## ACTIVITY:
Even where a line looks wrong, copy it exactly and include every entry.

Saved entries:
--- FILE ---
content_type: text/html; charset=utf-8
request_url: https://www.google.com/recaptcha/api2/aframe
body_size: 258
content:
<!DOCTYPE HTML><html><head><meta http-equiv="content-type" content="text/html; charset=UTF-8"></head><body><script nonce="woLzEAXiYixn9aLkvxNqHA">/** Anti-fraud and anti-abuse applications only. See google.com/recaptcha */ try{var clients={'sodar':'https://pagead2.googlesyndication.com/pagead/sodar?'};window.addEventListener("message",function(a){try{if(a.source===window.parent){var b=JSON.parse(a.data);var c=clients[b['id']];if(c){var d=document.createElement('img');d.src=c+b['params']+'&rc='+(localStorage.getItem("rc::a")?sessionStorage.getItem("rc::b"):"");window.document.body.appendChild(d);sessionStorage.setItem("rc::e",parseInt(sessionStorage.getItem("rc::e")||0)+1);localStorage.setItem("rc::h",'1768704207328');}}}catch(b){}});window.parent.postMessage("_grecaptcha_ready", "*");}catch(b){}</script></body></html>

## ANSWER SPACE:
--- FILE ---
content_type: text/html; charset=utf-8
request_url: https://www.google.com/recaptcha/api2/aframe
body_size: 258
content:
<!DOCTYPE HTML><html><head><meta http-equiv="content-type" content="text/html; charset=UTF-8"></head><body><script nonce="woLzEAXiYixn9aLkvxNqHA">/** Anti-fraud and anti-abuse applications only. See google.com/recaptcha */ try{var clients={'sodar':'https://pagead2.googlesyndication.com/pagead/sodar?'};window.addEventListener("message",function(a){try{if(a.source===window.parent){var b=JSON.parse(a.data);var c=clients[b['id']];if(c){var d=document.createElement('img');d.src=c+b['params']+'&rc='+(localStorage.getItem("rc::a")?sessionStorage.getItem("rc::b"):"");window.document.body.appendChild(d);sessionStorage.setItem("rc::e",parseInt(sessionStorage.getItem("rc::e")||0)+1);localStorage.setItem("rc::h",'1768704207328');}}}catch(b){}});window.parent.postMessage("_grecaptcha_ready", "*");}catch(b){}</script></body></html>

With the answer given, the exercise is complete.